Collected data ▸

____

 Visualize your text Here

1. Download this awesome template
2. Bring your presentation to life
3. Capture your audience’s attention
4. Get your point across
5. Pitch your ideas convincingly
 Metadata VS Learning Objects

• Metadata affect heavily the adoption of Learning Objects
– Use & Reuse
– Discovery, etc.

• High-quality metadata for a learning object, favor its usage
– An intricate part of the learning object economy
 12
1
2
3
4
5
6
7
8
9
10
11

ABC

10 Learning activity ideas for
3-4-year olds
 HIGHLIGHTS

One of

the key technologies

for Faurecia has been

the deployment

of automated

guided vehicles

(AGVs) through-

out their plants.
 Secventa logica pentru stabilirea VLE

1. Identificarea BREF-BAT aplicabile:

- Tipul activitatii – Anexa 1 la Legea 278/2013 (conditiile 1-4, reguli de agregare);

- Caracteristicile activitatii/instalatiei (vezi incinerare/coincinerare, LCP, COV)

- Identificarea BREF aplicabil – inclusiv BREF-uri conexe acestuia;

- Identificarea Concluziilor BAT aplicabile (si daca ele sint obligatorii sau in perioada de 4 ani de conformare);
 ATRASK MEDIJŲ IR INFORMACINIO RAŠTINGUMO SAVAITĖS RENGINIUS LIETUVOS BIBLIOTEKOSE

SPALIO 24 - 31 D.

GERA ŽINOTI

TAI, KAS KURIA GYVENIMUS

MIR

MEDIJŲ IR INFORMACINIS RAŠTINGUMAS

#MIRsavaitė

____

What you are asked to do ▸ Write out exactly the lines of the entries above that run from the line containing "3-4-year olds" through the last line, including both.

The completed task ▸
3-4-year olds
 HIGHLIGHTS

One of

the key technologies

for Faurecia has been

the deployment

of automated

guided vehicles

(AGVs) through-

out their plants.
 Secventa logica pentru stabilirea VLE

1. Identificarea BREF-BAT aplicabile:

- Tipul activitatii – Anexa 1 la Legea 278/2013 (conditiile 1-4, reguli de agregare);

- Caracteristicile activitatii/instalatiei (vezi incinerare/coincinerare, LCP, COV)

- Identificarea BREF aplicabil – inclusiv BREF-uri conexe acestuia;

- Identificarea Concluziilor BAT aplicabile (si daca ele sint obligatorii sau in perioada de 4 ani de conformare);
 ATRASK MEDIJŲ IR INFORMACINIO RAŠTINGUMO SAVAITĖS RENGINIUS LIETUVOS BIBLIOTEKOSE

SPALIO 24 - 31 D.

GERA ŽINOTI

TAI, KAS KURIA GYVENIMUS

MIR

MEDIJŲ IR INFORMACINIS RAŠTINGUMAS

#MIRsavaitė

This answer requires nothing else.